Empirical research has demonstrated that claims about the wide collective basis of OSS contributions need to be challenged and that research is needed to understand the viability and scalability of OSS from an internal OSS community perspective on issues of coordination and control, and with regard to the way OSS communities interface with commercial and public actors.
References:
- Benkler, Y. (2006). The wealth of networks: How social production transforms markets and freedom. New Haven, CT: Yale University Press.
- Crowston, K. & Howison, J. (2005). The social structure of open source software development. First Monday, 10(2).
- David, P., Waterman, A., & Arora, S. (2003). FLOSS-US: The free/libre/open source developer software survey for 2003: A first report. At www.stanford.edu/group/floss-us/report/FLOSS-USReport.pdf, accessed May 5, 2004.

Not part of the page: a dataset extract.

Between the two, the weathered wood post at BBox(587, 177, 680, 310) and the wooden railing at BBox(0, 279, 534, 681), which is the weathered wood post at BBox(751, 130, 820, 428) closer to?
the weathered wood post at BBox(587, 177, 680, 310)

- Feller, J., & Fitzgerald, B. (2002). Understanding open source software development. London: Addison
- Forge, S. (2005). Towards an EU policy for open source software. In M. Wynants & J. Cornelis (eds.), How open is the future? Economic, social and cultural scenarios inspired by free and open source software. Brussels: VUB, pp. 489 –503.
- Koch, S. & Schneider, G. (2002). Effort, co-ordination and co-operation in an open source software project: GNOME. Information Systems Journal, 12(1), 27– 42.
- Kollock, P. (1999). The economies of online cooperation: Gifts and public goods in cyberspace. In M. Smith & P. Kollock (eds.), Communities in cyberspace. London: Routledge, pp. 220 –242.
- Lerner, J., & Tirole, J. (2002). Some simple economics of open source. Journal of Industrial Economics, 50(2), 197–234.
- Raymond, E. S. (2001). The magic cauldron. In The cathedral and the bazaar: Musings on Linux and open source by an accidental revolutionary. Sebastopol, CA: O’Reilly, pp. 113 –166.